[AOT] Supporting BYOC kernels in unpacked interface api

The implementation of the unpacked interface api for the AoT codegen is very great and has advantages over the traditional packed calling convention.

I realized that the usage of BYOC kernels in combination with the unpacked interface is currently not supported, probably because of the lack of an interface to let the codegen know which entry point shall be generated.

Are there any plane to get rid of that limitation in the future?

I came of with the flollowing “ideas”:

The simplest approach would probably be generating BYOC entry points for both types of interface using different function names and let the AoT codegen decide which function name to use for the call depending on the chosen interface. (e.g use _packed suffix for packed interface)

Another option would be adding a way to pass the information on the required interface to the BYOC codegen which when can generate the appropriate entry point. This might be more complicated but such interface could eventually be used for other features as well in the future.

1 Like

CC @Mousius @giuseros @areusch @tqchen

Hi @PhilippvK,

Thanks for putting up a thread on this, it has definitely occurred to me and I believe the solution is hidden in plain sight :smile_cat:

BYOC can support the unpacked API if you change your BYOC code generator to output the arguments with the correct signature, (void* arg0, void* arg1, void* arg2) instead of the packed function (TVMValue* args, int* type_code, int num_args, TVMValue* out_value, int* out_type_code). This then means your BYOC output will only support the unpacked API, which may or may not be desirable, I’d suggest your option B of adding the information to BYOC via options specific to the code generator would be the fix here (see: BYOC Options)?

Improvements to this are underway with the combination of Target Hooks and Migrating Target Attributes to IRModule, this combination means the configuration for when to use the unpacked API will be available to RelayToTIR and TIRToRuntime via one of:

  • TVMs default selection of packed vs unpacked in driver_api.cc as it processes the TIR
  • Custom code generation logic which can inspect the IRModules configuration

There’s still an issue here with full RelayToRuntime transformations which only take the Function and no reference to the IRModule - this should eventually be considered but I haven’t got that far yet :smile_cat: Ideally we’d give a full module Pass which consumes the relevant BYOC passes and gives them a full module view.

@PhilippvK thanks for pointing this out. It seems like the “correct” immediate fix would be to pass the Target string to the BYOC backend. However, I’m not sure that’s the right thing to do (it could be)–because the --unpacked-api parameter really shouldn’t belong there. We intend to move it elsewhere e.g. creating a runtime-config struct.

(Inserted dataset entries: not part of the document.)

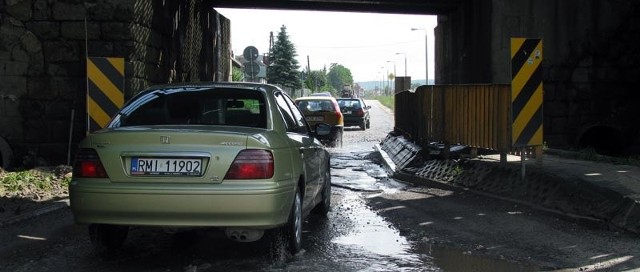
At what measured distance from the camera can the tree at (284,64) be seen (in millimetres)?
74312

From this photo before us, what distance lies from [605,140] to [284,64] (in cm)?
6493

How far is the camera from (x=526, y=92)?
8180 mm

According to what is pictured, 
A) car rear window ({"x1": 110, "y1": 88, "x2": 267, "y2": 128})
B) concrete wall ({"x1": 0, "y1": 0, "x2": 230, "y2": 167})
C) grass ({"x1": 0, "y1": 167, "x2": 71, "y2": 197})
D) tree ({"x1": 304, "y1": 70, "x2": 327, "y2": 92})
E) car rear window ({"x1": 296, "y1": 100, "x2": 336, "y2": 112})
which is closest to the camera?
car rear window ({"x1": 110, "y1": 88, "x2": 267, "y2": 128})

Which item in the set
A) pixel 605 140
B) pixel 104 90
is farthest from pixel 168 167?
pixel 605 140

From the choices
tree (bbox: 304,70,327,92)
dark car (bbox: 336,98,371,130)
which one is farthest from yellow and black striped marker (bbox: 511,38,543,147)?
tree (bbox: 304,70,327,92)

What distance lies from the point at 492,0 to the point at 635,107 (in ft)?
12.8

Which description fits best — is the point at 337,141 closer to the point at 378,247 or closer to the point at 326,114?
the point at 326,114

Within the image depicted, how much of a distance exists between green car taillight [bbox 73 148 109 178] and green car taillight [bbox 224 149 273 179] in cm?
97

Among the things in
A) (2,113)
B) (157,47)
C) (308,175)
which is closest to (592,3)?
(157,47)

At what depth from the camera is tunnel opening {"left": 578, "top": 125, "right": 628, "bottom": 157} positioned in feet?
42.5

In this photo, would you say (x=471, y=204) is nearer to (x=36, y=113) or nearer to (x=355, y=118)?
(x=36, y=113)

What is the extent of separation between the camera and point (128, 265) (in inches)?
191

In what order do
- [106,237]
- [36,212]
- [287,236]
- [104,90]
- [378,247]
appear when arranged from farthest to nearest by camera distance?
[104,90], [36,212], [378,247], [106,237], [287,236]

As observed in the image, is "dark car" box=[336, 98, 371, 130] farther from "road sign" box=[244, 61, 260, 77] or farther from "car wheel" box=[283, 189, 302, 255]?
"car wheel" box=[283, 189, 302, 255]
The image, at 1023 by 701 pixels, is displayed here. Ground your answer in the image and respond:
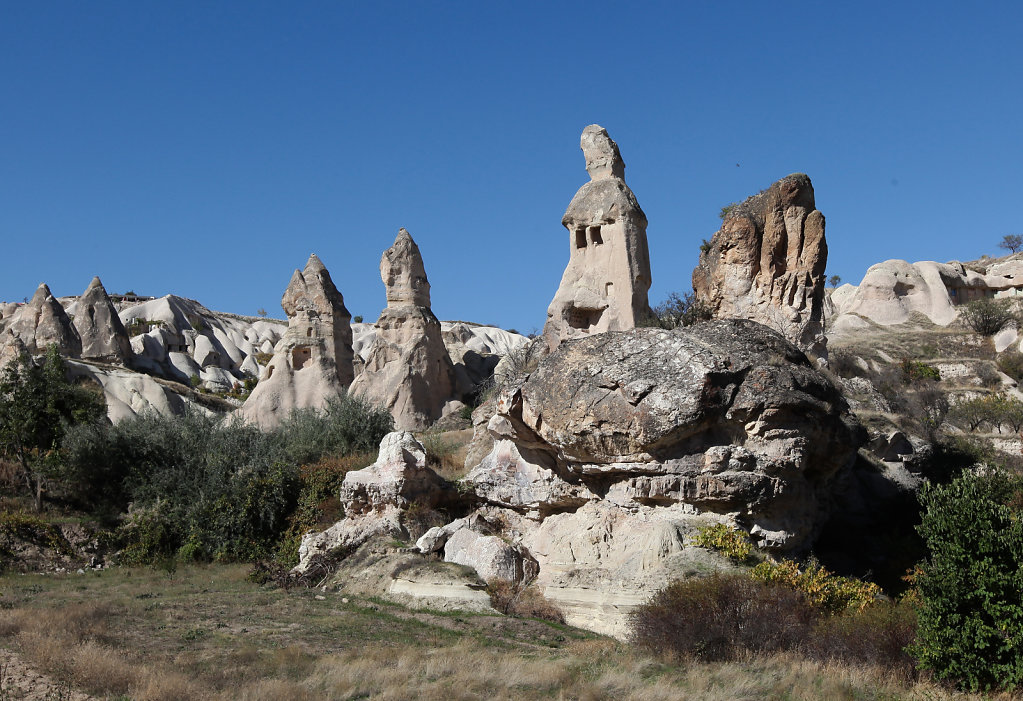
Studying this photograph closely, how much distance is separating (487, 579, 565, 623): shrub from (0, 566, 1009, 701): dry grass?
38cm

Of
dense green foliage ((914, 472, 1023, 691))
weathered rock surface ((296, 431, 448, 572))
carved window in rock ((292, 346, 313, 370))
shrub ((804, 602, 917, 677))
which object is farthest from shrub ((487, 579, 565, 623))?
carved window in rock ((292, 346, 313, 370))

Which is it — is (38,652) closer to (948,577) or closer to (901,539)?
(948,577)

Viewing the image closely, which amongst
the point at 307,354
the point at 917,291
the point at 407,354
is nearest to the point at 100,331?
the point at 307,354

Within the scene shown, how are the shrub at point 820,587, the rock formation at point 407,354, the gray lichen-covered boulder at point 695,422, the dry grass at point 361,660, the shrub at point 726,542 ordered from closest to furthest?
the dry grass at point 361,660, the shrub at point 820,587, the shrub at point 726,542, the gray lichen-covered boulder at point 695,422, the rock formation at point 407,354

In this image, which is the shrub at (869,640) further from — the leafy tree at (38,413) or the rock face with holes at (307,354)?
the rock face with holes at (307,354)

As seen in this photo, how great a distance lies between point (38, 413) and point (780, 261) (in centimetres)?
1562

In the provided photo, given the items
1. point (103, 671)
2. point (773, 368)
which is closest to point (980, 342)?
point (773, 368)

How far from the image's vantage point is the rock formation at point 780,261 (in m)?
18.1

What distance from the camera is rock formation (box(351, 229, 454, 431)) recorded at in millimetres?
27016

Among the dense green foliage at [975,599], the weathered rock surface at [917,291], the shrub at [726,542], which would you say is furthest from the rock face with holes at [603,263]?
the weathered rock surface at [917,291]

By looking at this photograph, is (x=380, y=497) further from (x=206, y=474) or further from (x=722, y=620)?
(x=722, y=620)

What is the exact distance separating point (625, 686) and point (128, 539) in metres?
11.1

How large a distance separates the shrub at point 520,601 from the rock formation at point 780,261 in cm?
910

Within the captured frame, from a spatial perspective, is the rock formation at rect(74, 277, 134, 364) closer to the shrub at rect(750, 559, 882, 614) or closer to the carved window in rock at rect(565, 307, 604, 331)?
the carved window in rock at rect(565, 307, 604, 331)
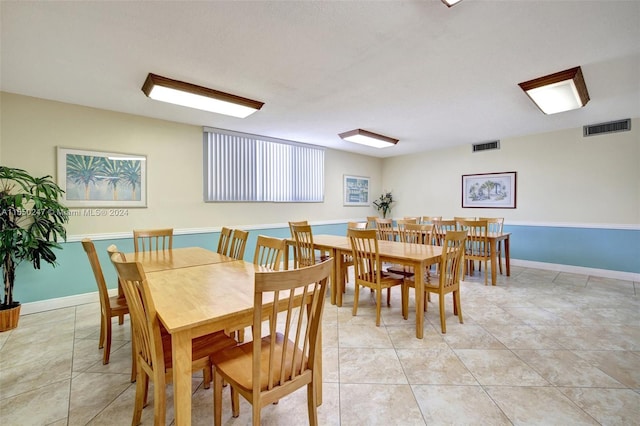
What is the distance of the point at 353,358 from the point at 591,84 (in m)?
3.67

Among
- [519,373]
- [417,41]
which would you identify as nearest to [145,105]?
[417,41]

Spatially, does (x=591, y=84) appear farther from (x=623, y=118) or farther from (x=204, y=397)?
(x=204, y=397)

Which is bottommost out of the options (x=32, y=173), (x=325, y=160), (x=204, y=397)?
(x=204, y=397)

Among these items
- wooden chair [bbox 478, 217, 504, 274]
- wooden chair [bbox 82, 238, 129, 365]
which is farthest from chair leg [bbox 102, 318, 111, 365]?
wooden chair [bbox 478, 217, 504, 274]

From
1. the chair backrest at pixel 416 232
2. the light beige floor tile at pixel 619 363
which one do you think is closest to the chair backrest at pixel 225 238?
the chair backrest at pixel 416 232


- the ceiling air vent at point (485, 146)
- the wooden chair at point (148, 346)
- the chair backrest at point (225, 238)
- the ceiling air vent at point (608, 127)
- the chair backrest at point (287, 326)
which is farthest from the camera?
the ceiling air vent at point (485, 146)

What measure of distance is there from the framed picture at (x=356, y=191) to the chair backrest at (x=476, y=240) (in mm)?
2726

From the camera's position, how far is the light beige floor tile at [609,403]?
1.60m

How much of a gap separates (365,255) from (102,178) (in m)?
3.40

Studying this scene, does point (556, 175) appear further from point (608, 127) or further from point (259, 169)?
point (259, 169)

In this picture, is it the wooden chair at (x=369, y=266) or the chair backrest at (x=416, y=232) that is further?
the chair backrest at (x=416, y=232)

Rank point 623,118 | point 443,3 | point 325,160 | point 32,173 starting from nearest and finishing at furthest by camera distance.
Result: point 443,3 → point 32,173 → point 623,118 → point 325,160

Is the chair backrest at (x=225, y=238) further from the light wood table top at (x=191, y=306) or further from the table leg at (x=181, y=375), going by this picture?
the table leg at (x=181, y=375)

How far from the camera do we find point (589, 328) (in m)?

cc @mbs-octoml @jroesch who are involved with this effort.

Makes sense that all passes – whether built in or contributed via a hook mechanism – should see the same compilation configuration, which includes the actual Target object for post-lowering passes.

https://github.com/apache/tvm-rfcs/pull/29 suggests conveying that via the IRModule attributes. I’m leaning towards passing around a ComplierConfig which every Pass (and non-Pass-signature hooks) get passed.